##### Passage given #####
The above-described modified seal 200 thus is effective in the closed position thereof to serve as a disabling seal for the dispenser to convert the same to a shippable closure in the manner of seal 122 described previously. Seal 200 has the additional advantages of being permanently locked into position and being resealable by the ultimate user so that the dispenser may be safely stored between periods of use. Seal 200 may be economically manufactured in one piece by injection molding techniques and is assembled easily to the sprayer during manufacture. Sealing cover 220 snaps securely into closed position and is retained reliably by the internal holding rib 236, thereby achieving a positive and permanent air and liquidtight seal. The heat staked tip 240 locks the sealing cover 220 into permanent tamperproof position so that the consumer must cut the top along the molded notch in order to unsnap the cover and use the dispenser. The living hinge 222 permits the cover to hang downward out of the way but where it will not be lost when it is desired to reseal the dispenser.
##### Given entries #####
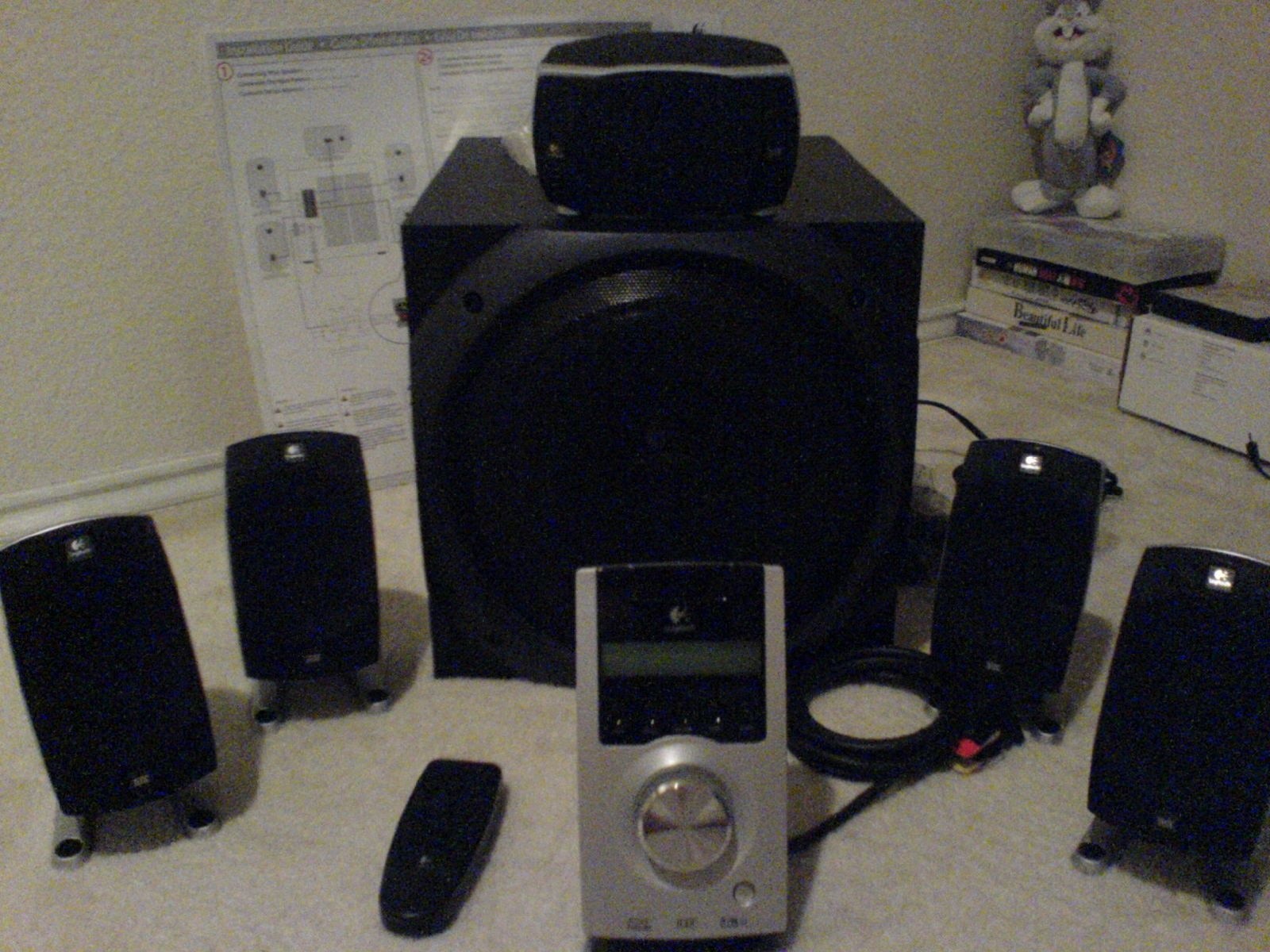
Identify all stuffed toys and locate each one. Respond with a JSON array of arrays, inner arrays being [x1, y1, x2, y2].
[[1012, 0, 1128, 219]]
#####
##### Given entries #####
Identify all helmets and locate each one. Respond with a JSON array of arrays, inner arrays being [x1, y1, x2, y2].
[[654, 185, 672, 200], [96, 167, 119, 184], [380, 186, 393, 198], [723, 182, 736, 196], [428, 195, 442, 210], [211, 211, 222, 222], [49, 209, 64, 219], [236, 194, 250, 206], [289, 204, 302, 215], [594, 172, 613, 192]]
#####
◆ Task
Return the passage on the dispenser seal above word for word, in full.

◆ Solution to this task
The above-described modified seal 200 thus is effective in the closed position thereof to serve as a disabling seal for the dispenser to convert the same to a shippable closure in the manner of seal 122 described previously. Seal 200 has the additional advantages of being permanently locked into position and being resealable by the ultimate user so that the dispenser may be safely stored between periods of use. Seal 200 may be economically manufactured in one piece by injection molding techniques and is assembled easily to the sprayer during manufacture. Sealing cover 220 snaps securely into closed position and is retained reliably by the internal holding rib 236, thereby achieving a positive and permanent air and liquidtight seal. The heat staked tip 240 locks the sealing cover 220 into permanent tamperproof position so that the consumer must cut the top along the molded notch in order to unsnap the cover and use the dispenser. The living hinge 222 permits the cover to hang downward out of the way but where it will not be lost when it is desired to reseal the dispenser.